HOOFDSTUK 2. - Wijzigingen van het decreet van 19 juli 1973 tot regeling van het gebruik van de talen voor de sociale betrekkingen tussen de werkgevers en de werknemers, alsmede van de voor de wet en de verordeningen voorgeschreven akten en bescheiden van de ondernemingen
Art. 2. In artikel 12 van het decreet van 19 juli 1973 tot regeling van het gebruik van de talen voor de sociale betrekkingen tussen de werkgevers en de werknemers, alsmede van de voor de wet en de verordeningen voorgeschreven akten en bescheiden van de ondernemingen, gewijzigd bij het decreet van 14 maart 2014, worden de volgende wijzigingen aangebracht:
-
punt 2° wordt opgeheven;
-
er wordt een tweede lid toegevoegd, dat luidt als volgt:
"De geldboete die wordt opgelegd met toepassing van het eerste lid, 1°, wordt vermenigvuldigd met het aantal werknemers op wie de inbreuk betrekking heeft. De vermenigvuldigde geldboete mag evenwel niet meer dan het honderdvoud van de maximumgeldboete bedragen.".

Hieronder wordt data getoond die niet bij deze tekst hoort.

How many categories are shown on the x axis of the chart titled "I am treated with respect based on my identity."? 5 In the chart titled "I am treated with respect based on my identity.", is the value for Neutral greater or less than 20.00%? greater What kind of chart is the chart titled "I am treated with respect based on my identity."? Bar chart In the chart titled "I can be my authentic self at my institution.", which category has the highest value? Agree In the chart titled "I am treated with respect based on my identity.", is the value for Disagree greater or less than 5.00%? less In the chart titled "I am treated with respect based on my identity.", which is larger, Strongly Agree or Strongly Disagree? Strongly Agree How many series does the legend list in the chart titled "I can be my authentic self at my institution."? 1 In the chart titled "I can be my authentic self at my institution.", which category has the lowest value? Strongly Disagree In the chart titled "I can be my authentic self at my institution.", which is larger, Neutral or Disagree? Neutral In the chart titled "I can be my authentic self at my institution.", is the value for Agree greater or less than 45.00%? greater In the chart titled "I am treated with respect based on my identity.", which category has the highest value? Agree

Art. 3. In artikel 13 van hetzelfde decreet wordt het woord "één" vervangen door het woord "vijf".
Art. 4. Artikel 15 van hetzelfde decreet wordt vervangen door wat volgt:
"Art. 15. Alle bepalingen van boek 1 van het Strafwetboek, met uitzondering van hoofdstuk V, zijn van toepassing op de inbreuken, vermeld in dit decreet.".
HOOFDSTUK 3. - Wijzigingen van de herstelwet van 22 januari 1985 houdende sociale bepalingen
Art. 5. Artikel 131 van de herstelwet van 22 januari 1985, hersteld bij het decreet van 12 oktober 2018, wordt opgeheven.

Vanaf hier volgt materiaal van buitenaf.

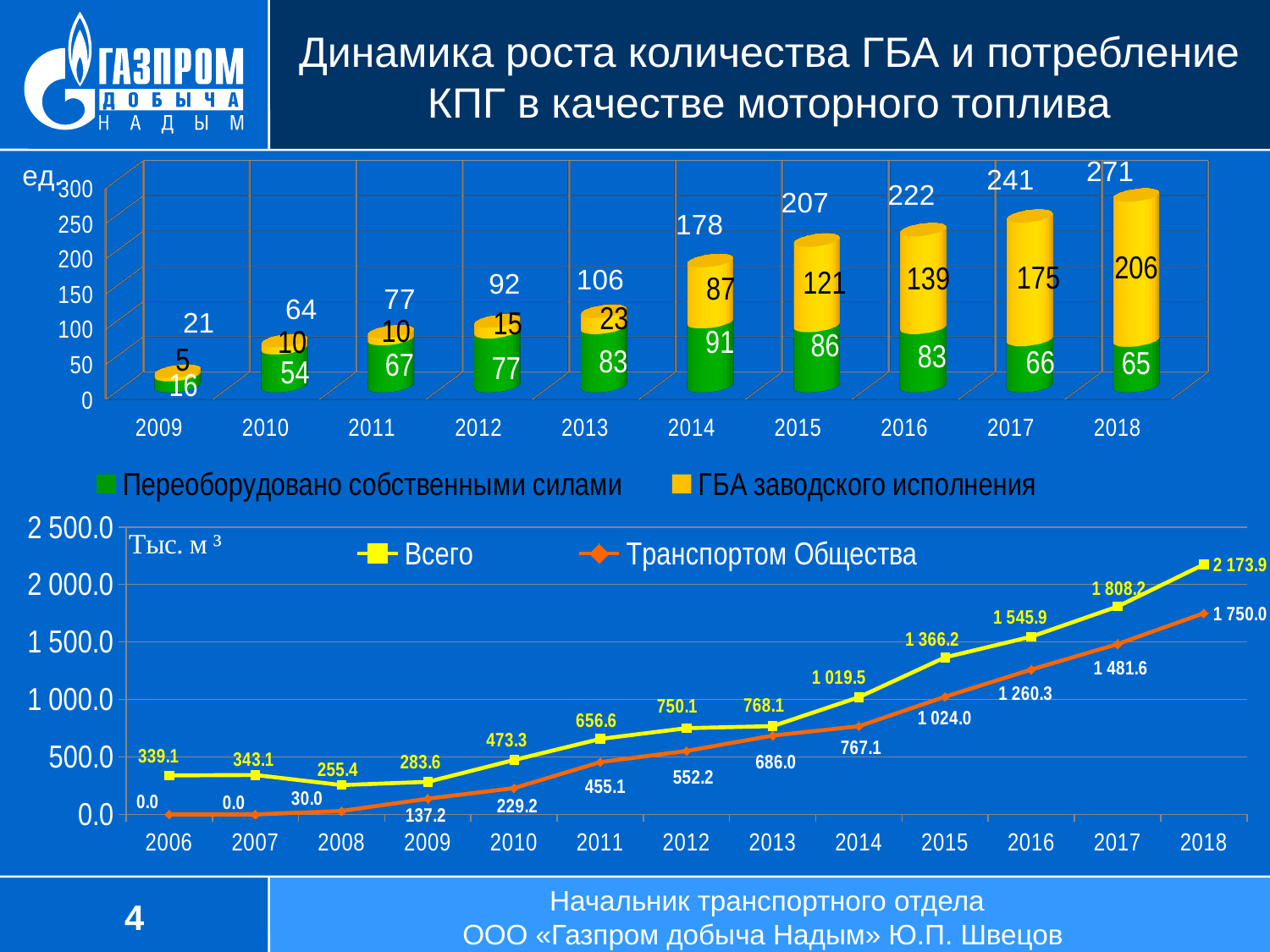
In the top bar chart, what is the difference between the 'ГБА заводского исполнения' values for 2018 and 2017? 31 In the top bar chart, what is the total number of units shown for 2018? 271 In the bottom line chart, what is the value of 'Транспортом Общества' for 2018? 1 750.0 In the bottom line chart, which year has the lowest value for 'Всего'? 2008 In the top bar chart, what is the value of 'ГБА заводского исполнения' for 2015? 121 What kind of chart is the bottom chart on the slide? Line chart In the bottom line chart, what is the difference between 'Всего' and 'Транспортом Общества' in 2016? 285.6 In the bottom line chart, what is the value of 'Всего' for 2015? 1 366.2 In the top bar chart, how many series does the legend list? 2 In the top bar chart, how many years are shown on the x axis? 10 In the top bar chart, which year has the highest value for 'Переоборудовано собственными силами'? 2014 In the top bar chart, what is the value of 'Переоборудовано собственными силами' for 2014? 91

Art. 6. In artikel 132 van dezelfde wet, hersteld bij het decreet van 12 oktober 2018, worden de volgende wijzigingen aangebracht:
-
in het eerste lid, inleidende zin, wordt de zinsnede "250 euro tot 2500 euro" vervangen door de zinsnede "300 tot 3000 euro";
-
in het eerste lid, punt 1° tot en met 3°, worden de woorden "wetens en willens" opgeheven;
-
in het tweede lid worden de woorden "dat betrokken is bij de inbreuk" vervangen door de zinsnede "voor wie onterecht een terugbetaling als vermeld in artikel 120, is aangevraagd, verkregen of behouden".
Art. 7. Artikel 136 van dezelfde wet, hersteld bij het decreet van 12 oktober 2018, wordt vervangen door wat volgt:
"Art. 136. Alle bepalingen van boek 1 van het Strafwetboek, met uitzondering van hoofdstuk V, zijn van toepassing op de inbreuken, vermeld in deze wet.".
HOOFDSTUK 4. - Wijzigingen van de wet van 30 april 1999 betreffende de tewerkstelling van buitenlandse werknemers
Art. 8. In artikel 12/1, § 1, tweede lid, van dezelfde wet, ingevoegd bij het decreet van 23 december 2016, worden de woorden "bij de inbreuk betrokken buitenlandse onderdanen" vervangen door de woorden "buitenlandse onderdanen op wie de inbreuk betrekking heeft".
Art. 9. In artikel 12/2, § 1, derde lid, van dezelfde wet, ingevoegd bij het decreet van 23 december 2016, worden de woorden "bij de inbreuk betrokken buitenlandse onderdanen" vervangen door de woorden "buitenlandse onderdanen op wie de inbreuk betrekking heeft".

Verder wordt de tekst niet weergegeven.